Retour forcé à Delhi.
Nous ne verrons malheureusement pas la région du Ladakh, censée être notre prochaine destination. Sortis de Spiti, en route vers le nord, dès les premiers lacets du col de Baralacha, Klyde renonce, et nous avec. Plus aucune puissance. Dans ces conditions, il faut se rendre à l'évidence, il est impossible de continuer. Il est donc temps de retourner à Delhi et de s’occuper de nos montures qui le méritent amplement. Nous faisons une pause sur le bord de la route pour encaisser cette décision douloureuse, mais il faut parfois savoir renoncer. Nous devons nous faire à l’idée que nous ne verrons pas le Ladakh. Et que nous le verrons certainement jamais, le retour nous en convainc. Du col du Rohtang à Delhi, tous les symptômes que nous avions enterré dans la vallée de Spiti ressurgissent. Fuyons.
Delhi.
Nous passons un mois et demi à Delhi afin de réaliser notre projet : retaper une vieille Royal Enfield pour en faire un side-car.

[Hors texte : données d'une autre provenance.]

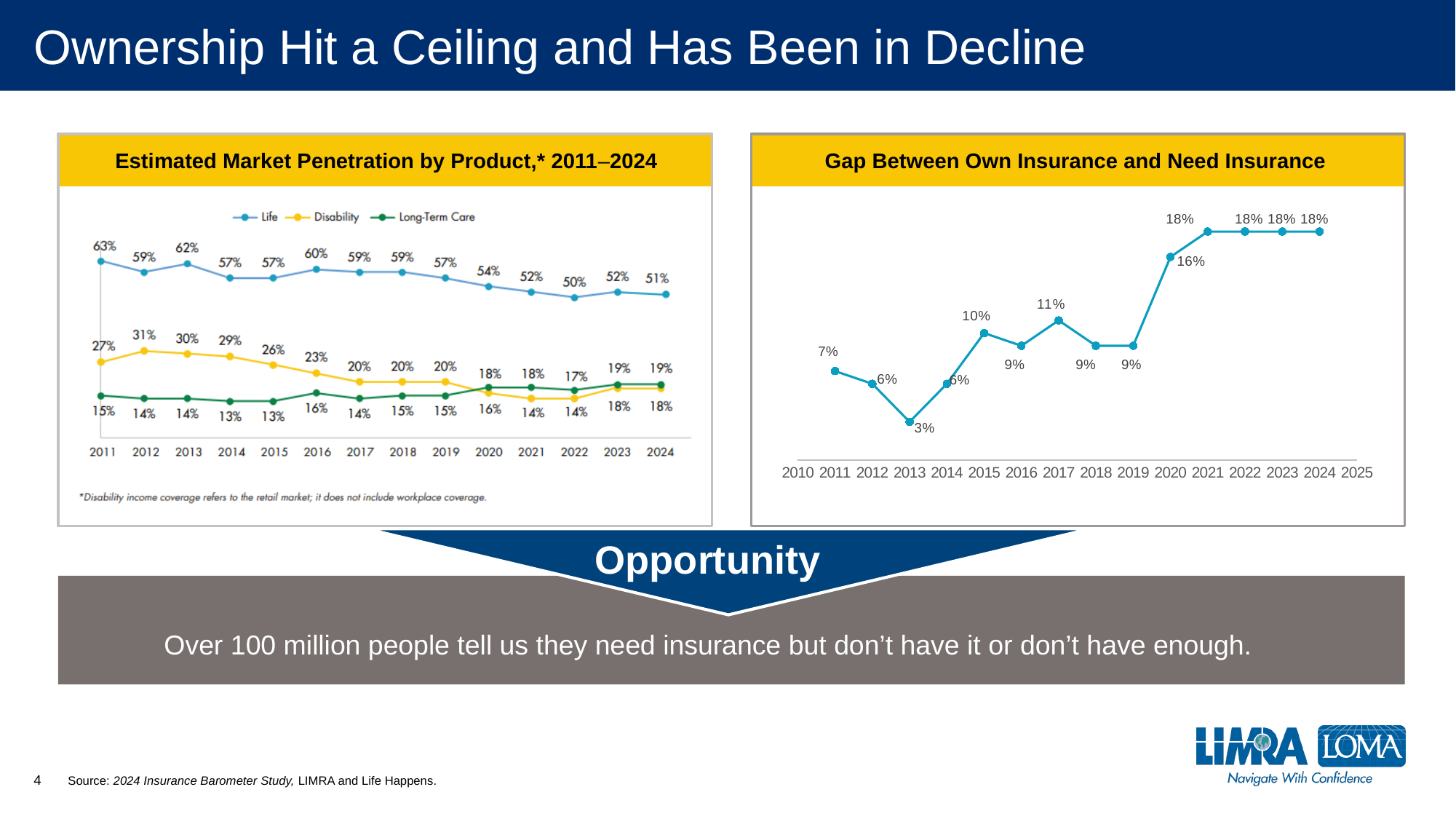
What kind of chart is the 'Gap Between Own Insurance and Need Insurance' chart? line chart In the 'Gap Between Own Insurance and Need Insurance' chart, what is the value for 2013? 3% In the 'Gap Between Own Insurance and Need Insurance' chart, what is the value for 2020? 16% In the 'Gap Between Own Insurance and Need Insurance' chart, how many data points are plotted? 14 In the 'Estimated Market Penetration by Product' chart, what is the Disability value for 2012? 31% In the 'Estimated Market Penetration by Product' chart, what is the Long-Term Care value for 2024? 18% In the 'Estimated Market Penetration by Product' chart, does the Life series generally rise or fall from 2011 to 2024? fall How many series does the legend of the 'Estimated Market Penetration by Product' chart list? 3 In the 'Gap Between Own Insurance and Need Insurance' chart, which is larger, the value for 2017 or the value for 2015? 2017 In the 'Estimated Market Penetration by Product' chart, in which year is the Life series lowest? 2022 In the 'Estimated Market Penetration by Product' chart, what is the Life value for 2011? 63% In the 'Estimated Market Penetration by Product' chart, what is the difference between the Life values for 2011 and 2024? 12%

Durant cette période, nous créons notre bulle pour survivre dans la capitale indienne et effectuons des allers-retours entre notre appartement et le quartier de Karol Bagh. Nous en profitons également pour bichonner nos montures, en particulier Klyde. Grâce à l’aide d’un garagiste hors pair nous identifions le problème (de la poussière dans la boite à air) et parvenons à le régler. Nos projets menés à bien, nous rejoignons le Népal en une journée de route. Juste avant de franchir la frontière, nous passons une dernière soirée sur le sol indien dans un orphelinat rempli de joie de vivre. Nous terminons ainsi ce deuxième séjour en Inde sur une note positive.